By Tony Farina
It has been 12 long years since real excitement was generated for anything in Niagara Falls and nothing that has happened since or is on the drawing boards now will come close to electrifying the city like Nik Wallenda’s historic tightrope walk across Niagara Falls.
It was June 15, 2012 when more than 13 million viewers from around the world and tens of thousands on site on both sides of the river watched daredevil Wallenda take his incredible night walk across Niagara Falls after months of controversy to clear the path for him to really put Niagara Falls on the world map again. It was a huge success.

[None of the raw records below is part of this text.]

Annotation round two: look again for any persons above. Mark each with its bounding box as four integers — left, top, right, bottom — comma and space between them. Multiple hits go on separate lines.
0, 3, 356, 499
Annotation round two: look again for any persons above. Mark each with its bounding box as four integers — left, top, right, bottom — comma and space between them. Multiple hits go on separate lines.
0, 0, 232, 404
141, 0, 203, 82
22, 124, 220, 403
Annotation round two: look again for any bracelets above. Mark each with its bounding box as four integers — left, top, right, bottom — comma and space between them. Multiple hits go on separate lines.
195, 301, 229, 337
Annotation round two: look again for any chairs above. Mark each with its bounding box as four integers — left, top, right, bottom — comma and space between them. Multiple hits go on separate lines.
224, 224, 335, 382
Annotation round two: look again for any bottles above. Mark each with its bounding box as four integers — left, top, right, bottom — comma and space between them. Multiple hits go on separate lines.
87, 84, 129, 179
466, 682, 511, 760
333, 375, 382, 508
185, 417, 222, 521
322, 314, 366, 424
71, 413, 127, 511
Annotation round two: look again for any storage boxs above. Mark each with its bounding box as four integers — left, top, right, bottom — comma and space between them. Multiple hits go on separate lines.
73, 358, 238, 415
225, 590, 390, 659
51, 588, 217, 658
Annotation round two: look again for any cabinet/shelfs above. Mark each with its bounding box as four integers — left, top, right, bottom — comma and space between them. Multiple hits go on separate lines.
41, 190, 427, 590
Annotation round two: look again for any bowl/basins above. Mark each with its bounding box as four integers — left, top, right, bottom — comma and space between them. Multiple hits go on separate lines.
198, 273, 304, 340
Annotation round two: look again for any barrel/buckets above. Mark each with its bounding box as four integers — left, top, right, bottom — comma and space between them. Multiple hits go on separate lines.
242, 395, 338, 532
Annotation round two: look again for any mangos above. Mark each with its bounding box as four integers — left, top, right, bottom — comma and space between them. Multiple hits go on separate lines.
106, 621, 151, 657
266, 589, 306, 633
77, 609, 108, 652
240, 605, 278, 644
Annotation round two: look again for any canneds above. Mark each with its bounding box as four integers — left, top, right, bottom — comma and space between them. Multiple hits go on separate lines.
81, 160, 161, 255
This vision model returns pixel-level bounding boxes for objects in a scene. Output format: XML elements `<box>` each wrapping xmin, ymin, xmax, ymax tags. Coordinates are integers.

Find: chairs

But alas, Wallenda wanted to stay in Niagara Falls and open an entertainment tourist attraction that would have been a big draw for the American side but that didn’t happen. The powers that be at the time instead went hook, line, and sinker to build a grand hotel for a political crony of the governor and the city, pretty much gifting land with tax breaks on Rainbow Blvd. for the Hamister Hotel, nothing close to the possibilities that a Wallenda tourist center would have brought to the Falls.
Wallenda and his dreams are long gone and left standing is a small hotel that is a legacy to political connections, the sort of connections that have kept Niagara Falls an empty and broken city with development projects falling nearly every day.
The latest development brain child, this time by Mayor Restaino, is to buy 39 properties on Main St., including the Rapids Theater, with $1.5 million in tribal funds transferred to Niagara Falls Urban Renewal to buy the properties ensnarled in a tangled web since much of the property which has been owned by Blue Cardinal Capital, has already eaten up more than a $1 million in state funds and Blue Cardinal’s lender, CNB Bank, has reportedly initiated foreclosure proceedings on 27 of Blue Cardinal’s properties. Investigative Post reports that Blue Cardinal is behind on property taxes and delinquent in paying its bills.
What a tangled mess the city may be getting into by forcing taxpayers into the development business which has been a failure just about anywhere you look in Niagara Falls. City and state taxpayers are on the hook for millions of dollars to political developers, like in the Hamister Hotel deal 12 years ago, who bring little if anything to the table. And transparency in government deals is as murky as the water in a hole in the ground next to the Falls.
It has been a history of failed public development in Niagara Falls and there’s more failure ahead, given the mess on the Main St. properties that the city hopes to acquire from another failed public developer.
The city and the state could have combined forces and dollars by keeping Wallenda as a tourist attraction, capitalizing on his world fame, and bringing new tourists to Niagara Falls, tourists with money to spend in the city. But no, the city got a shadow of the hotel that had been hyped to the moon and Wallenda, the aerialist who put Niagara Falls on the world map again, is long gone.
The only thing that has changed in 12 years is the legacy of failed deeds by government, including the City Market and the Rod Davis venture, in their efforts to revitalize Niagara Falls. Worse now than ever.